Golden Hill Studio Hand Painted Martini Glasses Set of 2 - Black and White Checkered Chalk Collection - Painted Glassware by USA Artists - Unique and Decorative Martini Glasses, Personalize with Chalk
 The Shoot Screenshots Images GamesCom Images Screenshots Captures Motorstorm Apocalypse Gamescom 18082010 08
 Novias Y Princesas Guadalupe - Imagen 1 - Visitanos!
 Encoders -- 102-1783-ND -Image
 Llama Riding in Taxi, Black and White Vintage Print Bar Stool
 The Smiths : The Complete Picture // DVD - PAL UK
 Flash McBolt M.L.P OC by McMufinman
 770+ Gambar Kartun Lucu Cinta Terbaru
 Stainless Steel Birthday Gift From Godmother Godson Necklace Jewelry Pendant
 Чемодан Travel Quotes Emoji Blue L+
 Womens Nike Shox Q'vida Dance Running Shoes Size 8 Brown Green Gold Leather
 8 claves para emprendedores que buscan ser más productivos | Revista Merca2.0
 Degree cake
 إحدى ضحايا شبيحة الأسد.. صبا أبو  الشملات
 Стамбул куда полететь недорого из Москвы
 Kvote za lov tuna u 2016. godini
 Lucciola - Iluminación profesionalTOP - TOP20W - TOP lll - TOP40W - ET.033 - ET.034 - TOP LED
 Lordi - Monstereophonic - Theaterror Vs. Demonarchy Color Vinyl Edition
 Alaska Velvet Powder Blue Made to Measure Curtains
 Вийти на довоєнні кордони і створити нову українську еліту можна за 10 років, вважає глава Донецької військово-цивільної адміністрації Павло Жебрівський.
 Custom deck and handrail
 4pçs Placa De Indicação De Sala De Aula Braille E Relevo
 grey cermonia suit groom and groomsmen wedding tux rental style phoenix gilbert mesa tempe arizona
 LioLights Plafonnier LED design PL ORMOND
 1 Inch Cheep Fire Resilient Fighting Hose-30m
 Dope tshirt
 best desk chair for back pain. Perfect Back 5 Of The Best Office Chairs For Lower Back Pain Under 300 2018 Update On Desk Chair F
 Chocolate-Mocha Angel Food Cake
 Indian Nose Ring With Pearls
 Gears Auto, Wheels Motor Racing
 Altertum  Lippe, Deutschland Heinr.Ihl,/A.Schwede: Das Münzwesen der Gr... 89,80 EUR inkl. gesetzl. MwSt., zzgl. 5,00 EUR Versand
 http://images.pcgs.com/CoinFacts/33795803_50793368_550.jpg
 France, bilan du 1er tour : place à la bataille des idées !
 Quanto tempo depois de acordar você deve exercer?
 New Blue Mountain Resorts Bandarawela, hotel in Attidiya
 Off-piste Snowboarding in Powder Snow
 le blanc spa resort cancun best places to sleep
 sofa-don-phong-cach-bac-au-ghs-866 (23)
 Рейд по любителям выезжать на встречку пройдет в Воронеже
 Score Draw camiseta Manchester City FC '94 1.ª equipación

______

In your answer, include only the lines above starting at the line that holds "إحدى ضحايا شبيحة" and ending at the line that holds "LioLights Plafonnier LED design PL ORMOND", copied exactly.

OUTPUT BELOW
 إحدى ضحايا شبيحة الأسد.. صبا أبو  الشملات
 Стамбул куда полететь недорого из Москвы
 Kvote za lov tuna u 2016. godini
 Lucciola - Iluminación profesionalTOP - TOP20W - TOP lll - TOP40W - ET.033 - ET.034 - TOP LED
 Lordi - Monstereophonic - Theaterror Vs. Demonarchy Color Vinyl Edition
 Alaska Velvet Powder Blue Made to Measure Curtains
 Вийти на довоєнні кордони і створити нову українську еліту можна за 10 років, вважає глава Донецької військово-цивільної адміністрації Павло Жебрівський.
 Custom deck and handrail
 4pçs Placa De Indicação De Sala De Aula Braille E Relevo
 grey cermonia suit groom and groomsmen wedding tux rental style phoenix gilbert mesa tempe arizona
 LioLights Plafonnier LED design PL ORMOND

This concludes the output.